■ Exercise objective
The answer must consist of every line from the entries below that contains the word "Data".

■ Information shown
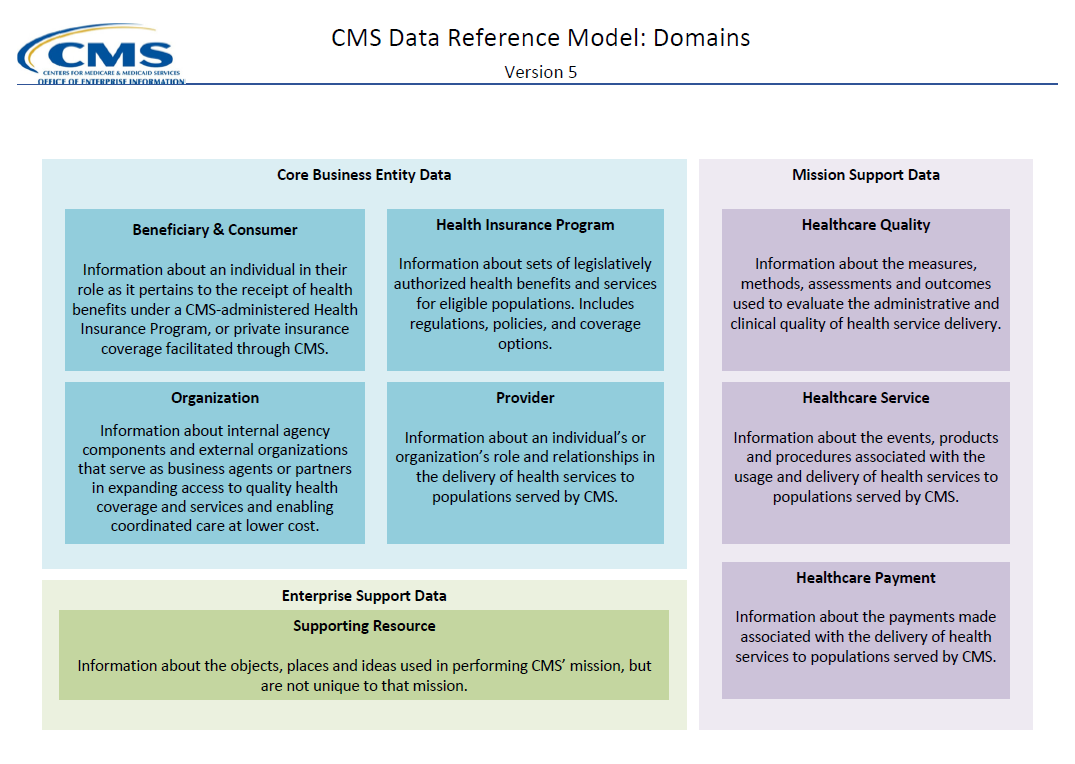 CMS
CENTERS FOR MEDICARE & MEDICAID SERVICES
OFFICE OF ENTERPRISE INFORMATION

CMS Data Reference Model: Domains
Version 5

Core Business Entity Data

Beneficiary & Consumer
Information about an individual in their role as it pertains to the receipt of health benefits under a CMS-administered Health Insurance Program, or private insurance coverage facilitated through CMS.

Health Insurance Program
Information about sets of legislatively authorized health benefits and services for eligible populations. Includes regulations, policies, and coverage options.

Organization
Information about internal agency components and external organizations that serve as business agents or partners in expanding access to quality health coverage and services and enabling coordinated care at lower cost.

Provider
Information about an individual's or organization's role and relationships in the delivery of health services to populations served by CMS.

Enterprise Support Data

Supporting Resource
Information about the objects, places and ideas used in performing CMS' mission, but are not unique to that mission.

Mission Support Data

Healthcare Quality
Information about the measures, methods, assessments and outcomes used to evaluate the administrative and clinical quality of health service delivery.

Healthcare Service
Information about the events, products and procedures associated with the usage and delivery of health services to populations served by CMS.

Healthcare Payment
Information about the payments made associated with the delivery of health services to populations served by CMS.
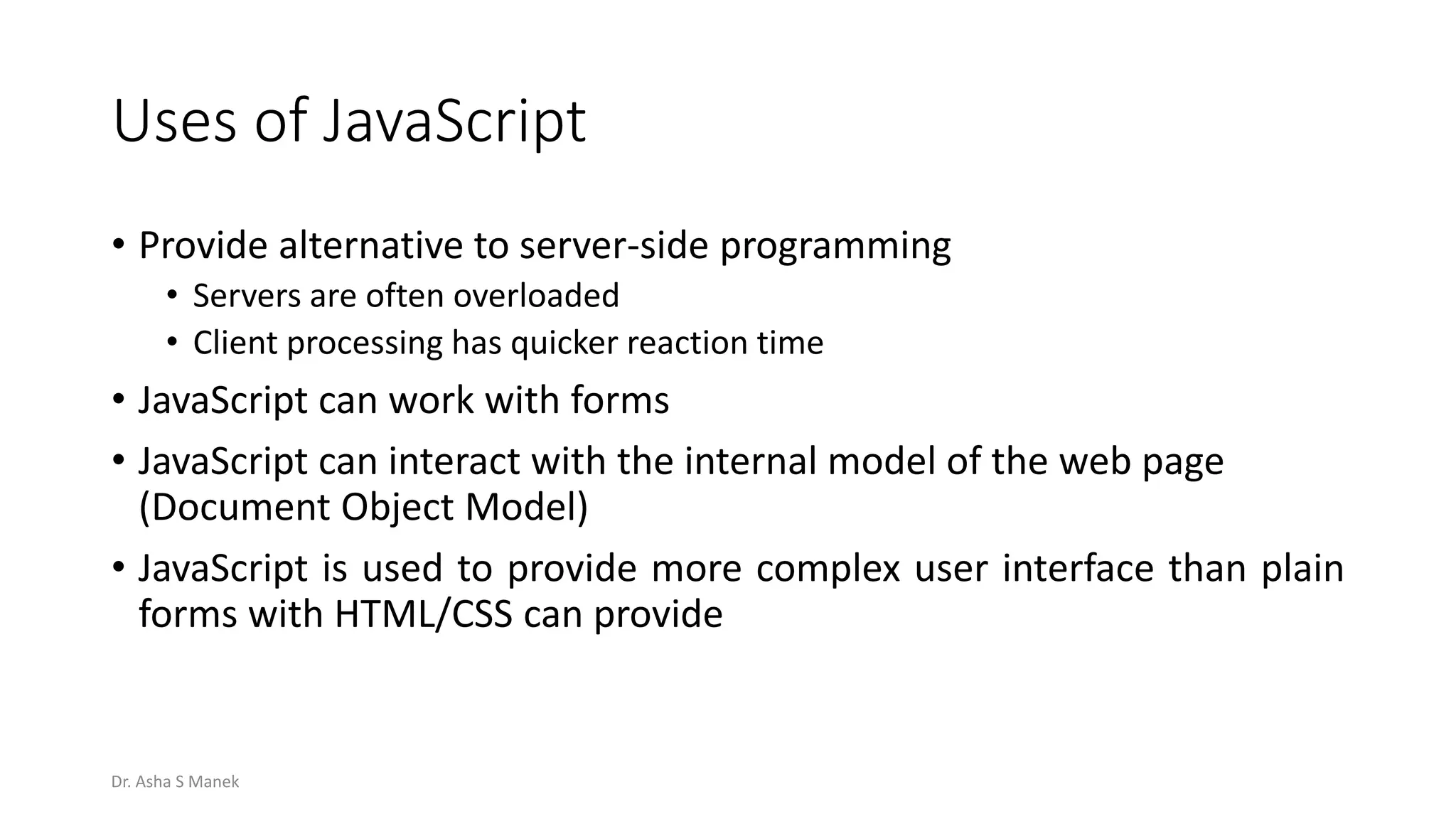 Uses of JavaScript

• Provide alternative to server-side programming
  • Servers are often overloaded
  • Client processing has quicker reaction time

• JavaScript can work with forms

• JavaScript can interact with the internal model of the web page (Document Object Model)

• JavaScript is used to provide more complex user interface than plain forms with HTML/CSS can provide

Dr. Asha S Manek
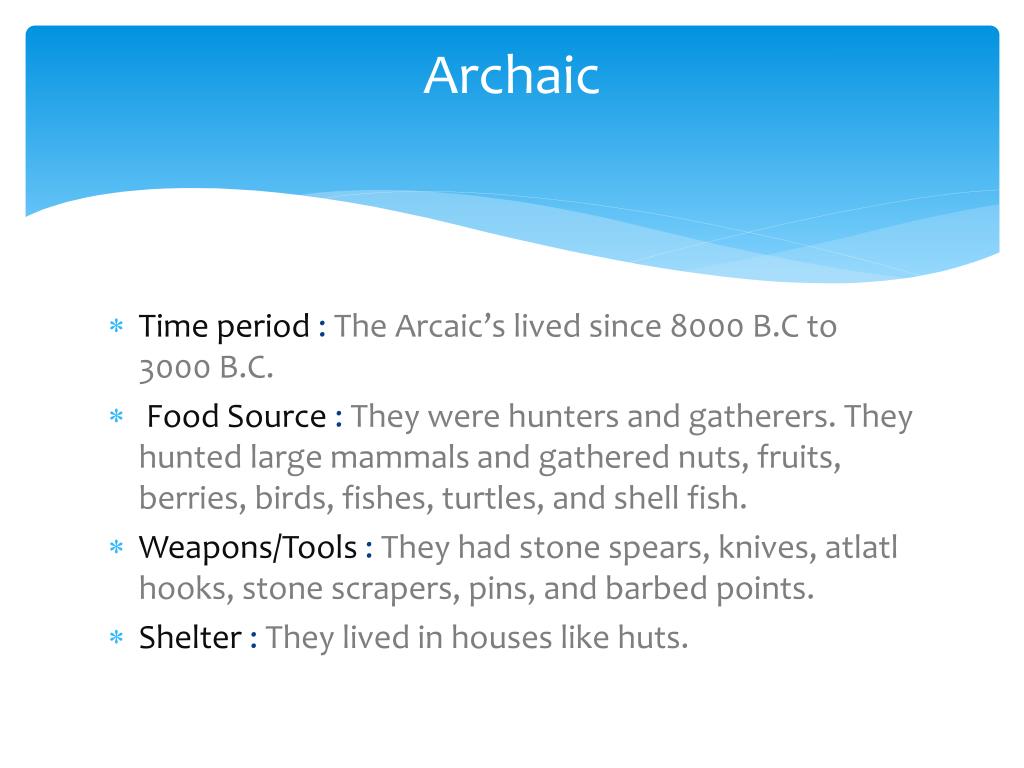 Archaic

* Time period : The Arcaic's lived since 8000 B.C to 3000 B.C.
* Food Source : They were hunters and gatherers. They hunted large mammals and gathered nuts, fruits, berries, birds, fishes, turtles, and shell fish.
* Weapons/Tools : They had stone spears, knives, atlatl hooks, stone scrapers, pins, and barbed points.
* Shelter : They lived in houses like huts.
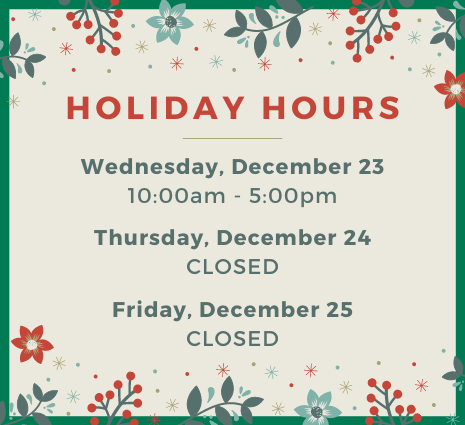 HOLIDAY HOURS

Wednesday, December 23
10:00am - 5:00pm

Thursday, December 24
CLOSED

Friday, December 25
CLOSED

■ Worked solution
CMS Data Reference Model: Domains
Core Business Entity Data
Enterprise Support Data
Mission Support Data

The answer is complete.